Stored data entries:
____

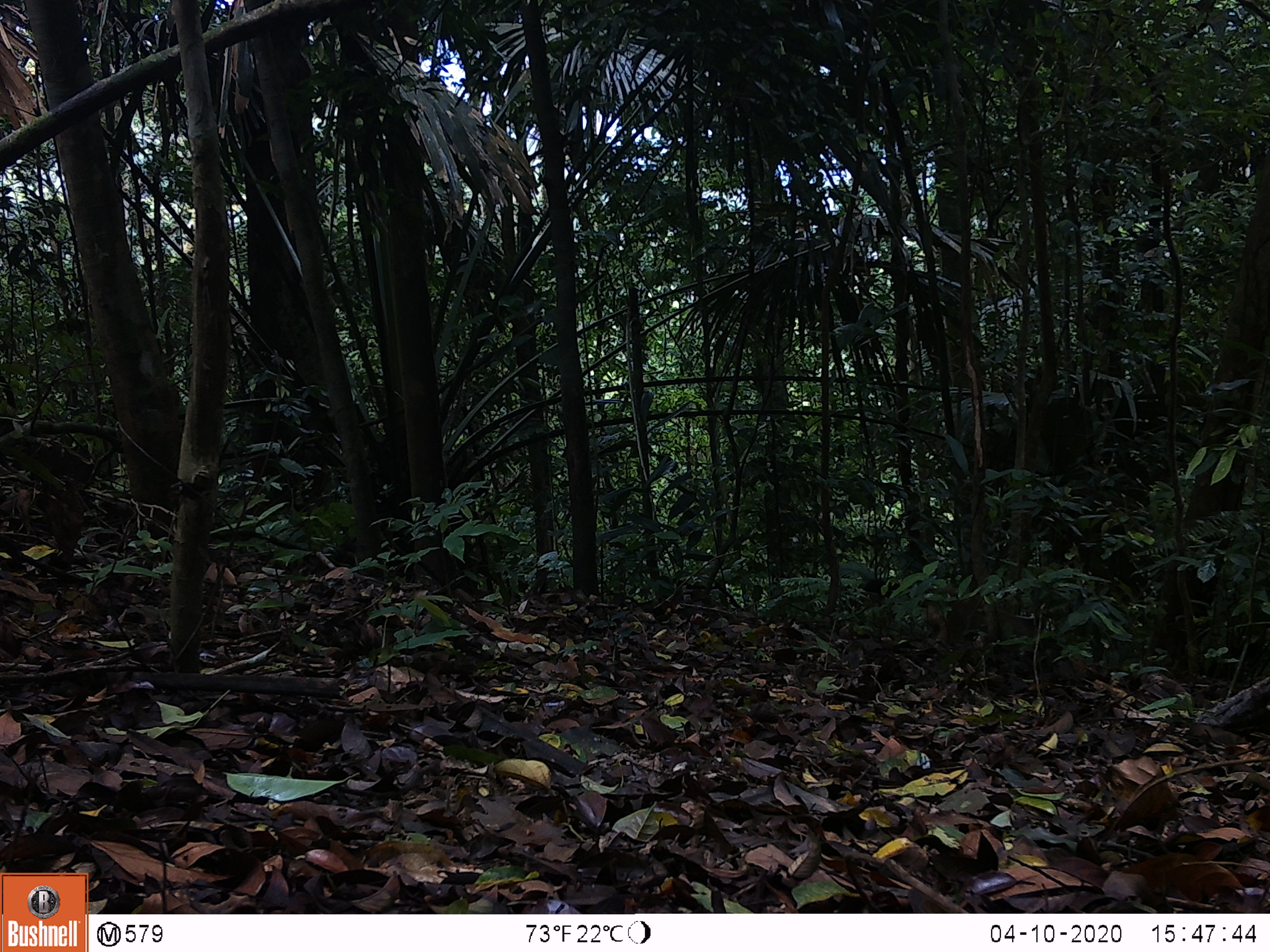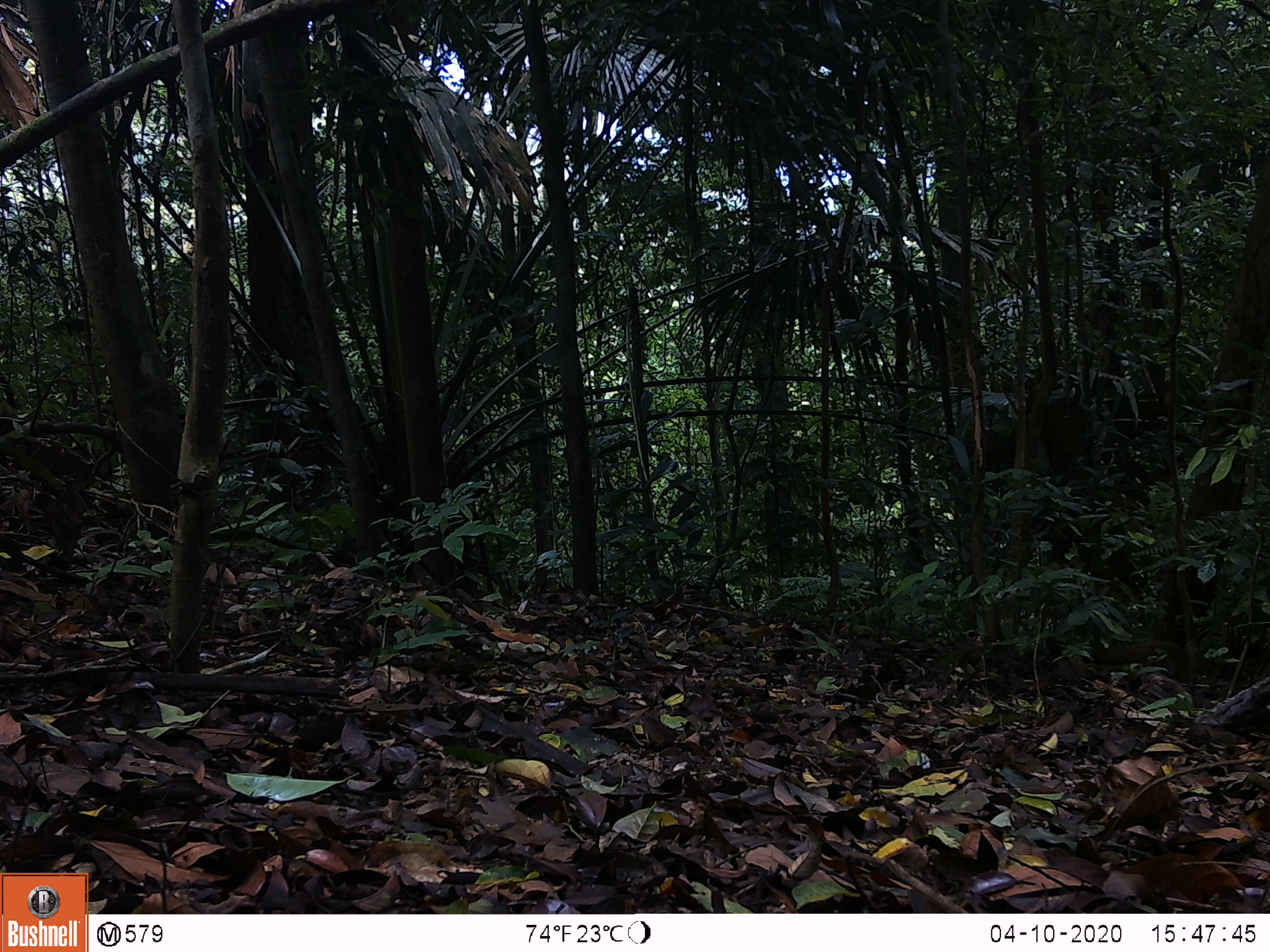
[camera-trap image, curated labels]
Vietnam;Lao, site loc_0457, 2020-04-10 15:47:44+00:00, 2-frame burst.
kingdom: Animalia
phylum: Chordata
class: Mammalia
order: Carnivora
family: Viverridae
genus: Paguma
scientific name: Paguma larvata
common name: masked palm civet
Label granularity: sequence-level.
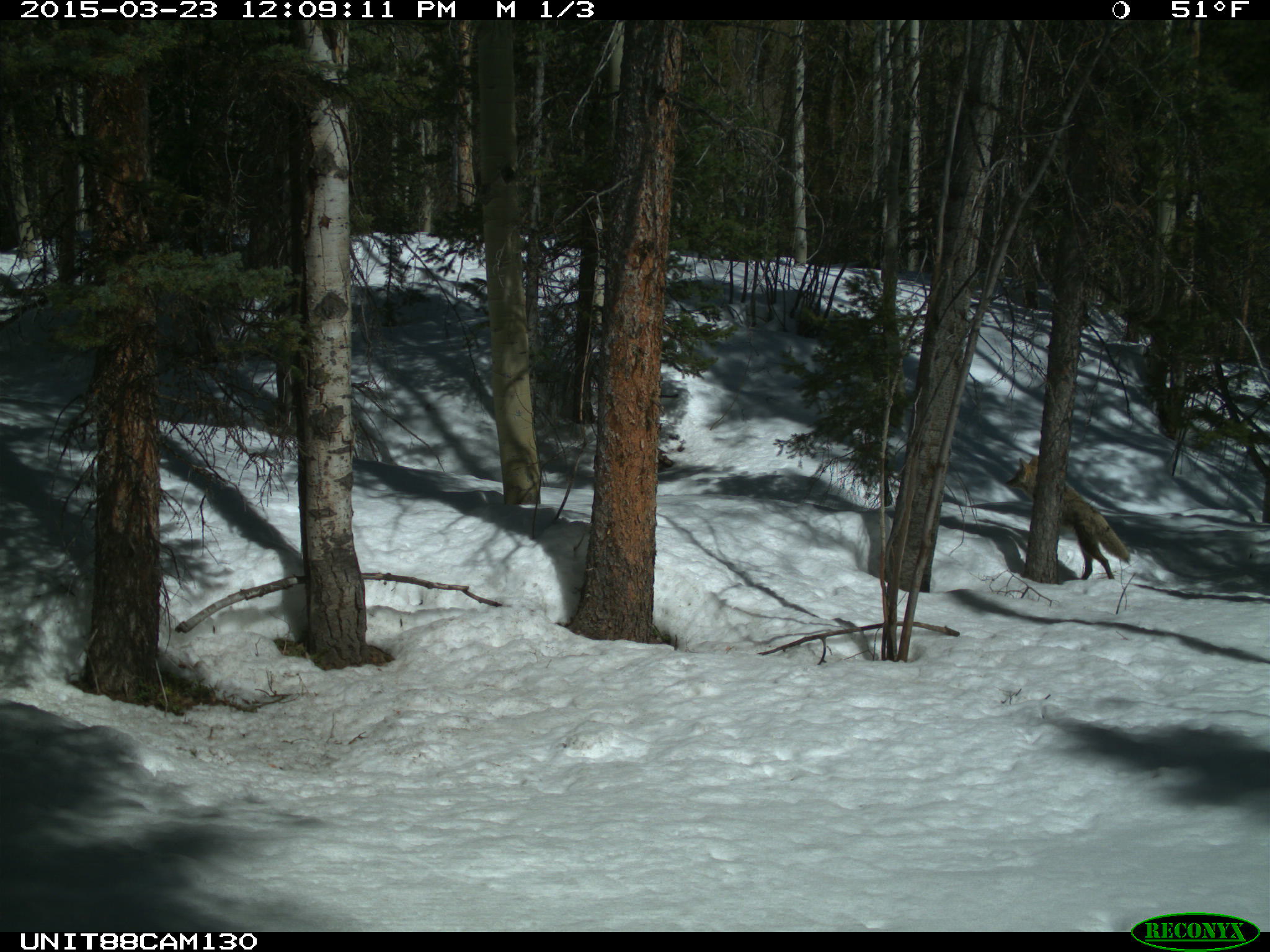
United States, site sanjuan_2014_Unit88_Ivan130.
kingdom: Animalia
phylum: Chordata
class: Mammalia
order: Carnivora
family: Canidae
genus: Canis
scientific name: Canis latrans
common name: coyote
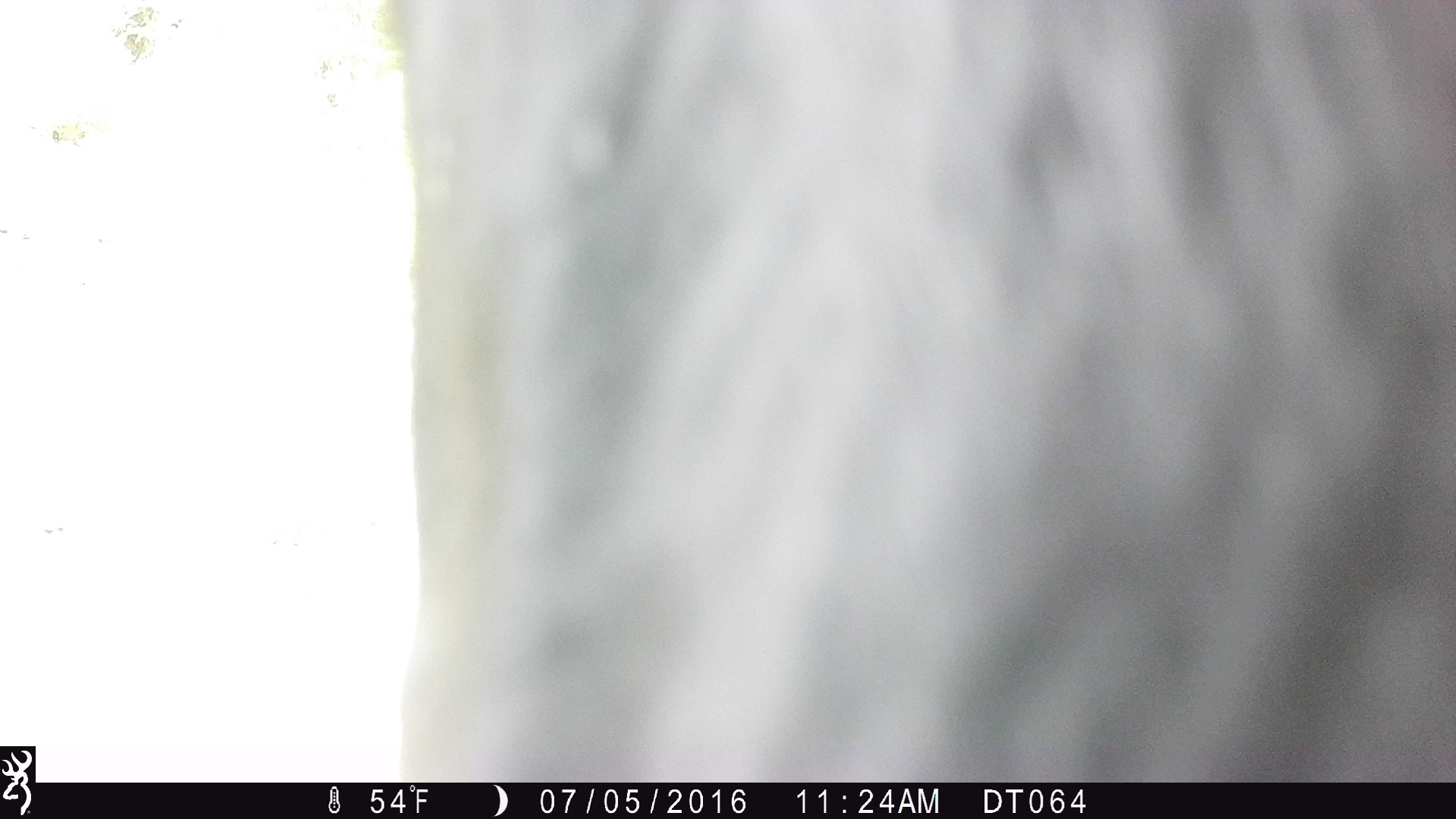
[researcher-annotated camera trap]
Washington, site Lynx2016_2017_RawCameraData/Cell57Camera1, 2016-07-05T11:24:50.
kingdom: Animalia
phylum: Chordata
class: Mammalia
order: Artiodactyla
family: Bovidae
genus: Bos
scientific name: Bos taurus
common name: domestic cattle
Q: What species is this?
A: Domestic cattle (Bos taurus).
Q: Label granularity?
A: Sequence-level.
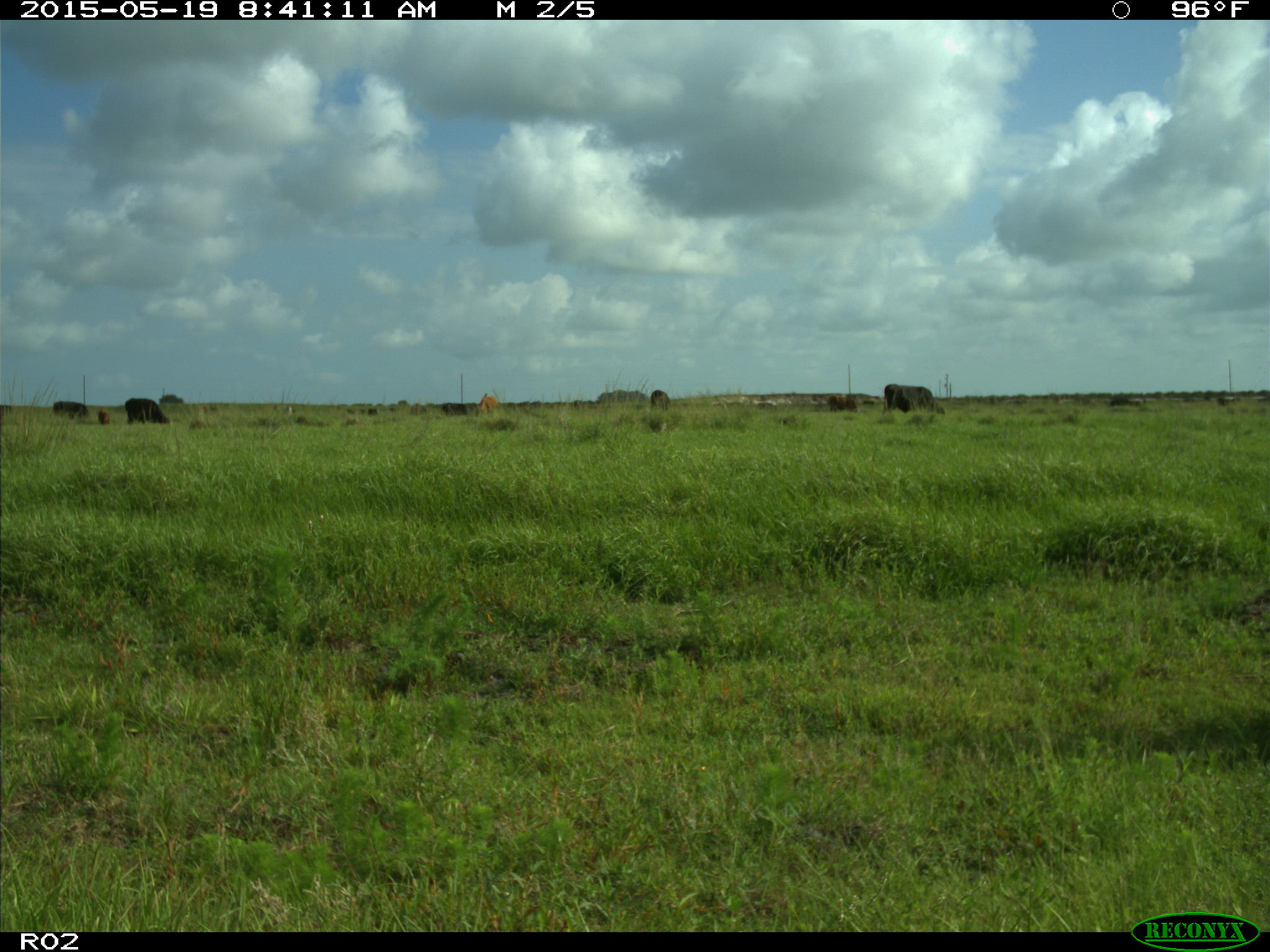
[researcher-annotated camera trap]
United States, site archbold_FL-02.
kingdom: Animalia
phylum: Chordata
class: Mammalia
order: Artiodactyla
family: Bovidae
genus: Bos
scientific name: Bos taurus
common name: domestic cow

____

▶ TASK PROMPT
Output these and nothing else: the lines from the one holding "United States, site archbold_FL-02." through the final line of the entries above, exactly as they appear.

▶ EXERCISE SOLUTION
United States, site archbold_FL-02.
kingdom: Animalia
phylum: Chordata
class: Mammalia
order: Artiodactyla
family: Bovidae
genus: Bos
scientific name: Bos taurus
common name: domestic cow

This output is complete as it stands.